The lines from the one with "Mercedes-Benz GLC 400" through the last line of the material below, copied exactly and free of pictures, make up the whole answer.

> [Data]:
########
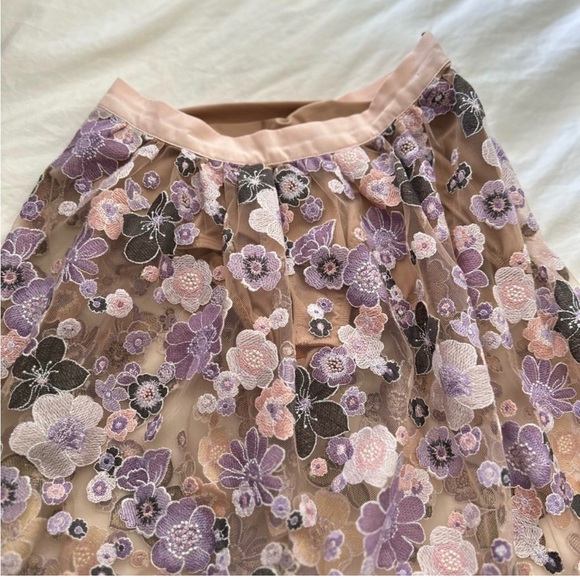 🔝 $595 For Love and Lemons Posy Embroidery Set S - Picture 14 of 14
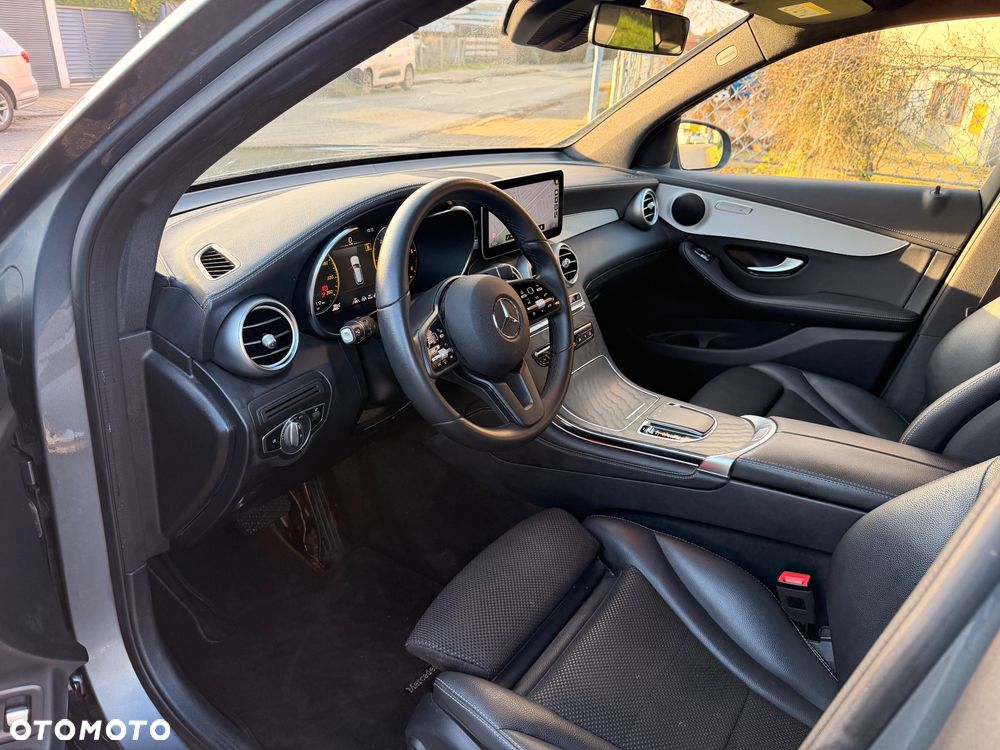 Mercedes-Benz GLC 400 d 4Matic 9G-TRONIC Exclusive - 19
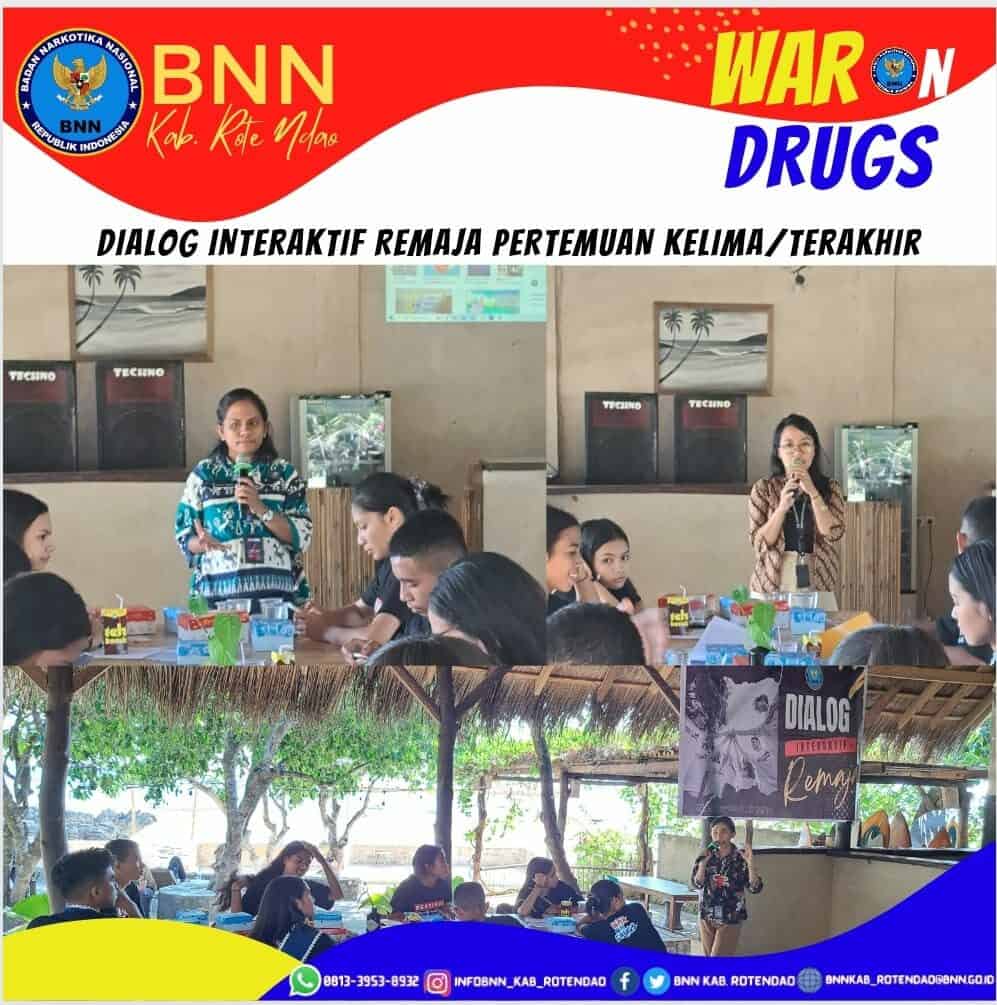 Dialog Interaktif Remaja Pertemuan Kelima/Terakhir Dialog Interaktif Remaja Pertemuan Kelima/Terakhir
########
> [Output for this task]:
 Mercedes-Benz GLC 400 d 4Matic 9G-TRONIC Exclusive - 19
 Dialog Interaktif Remaja Pertemuan Kelima/Terakhir Dialog Interaktif Remaja Pertemuan Kelima/Terakhir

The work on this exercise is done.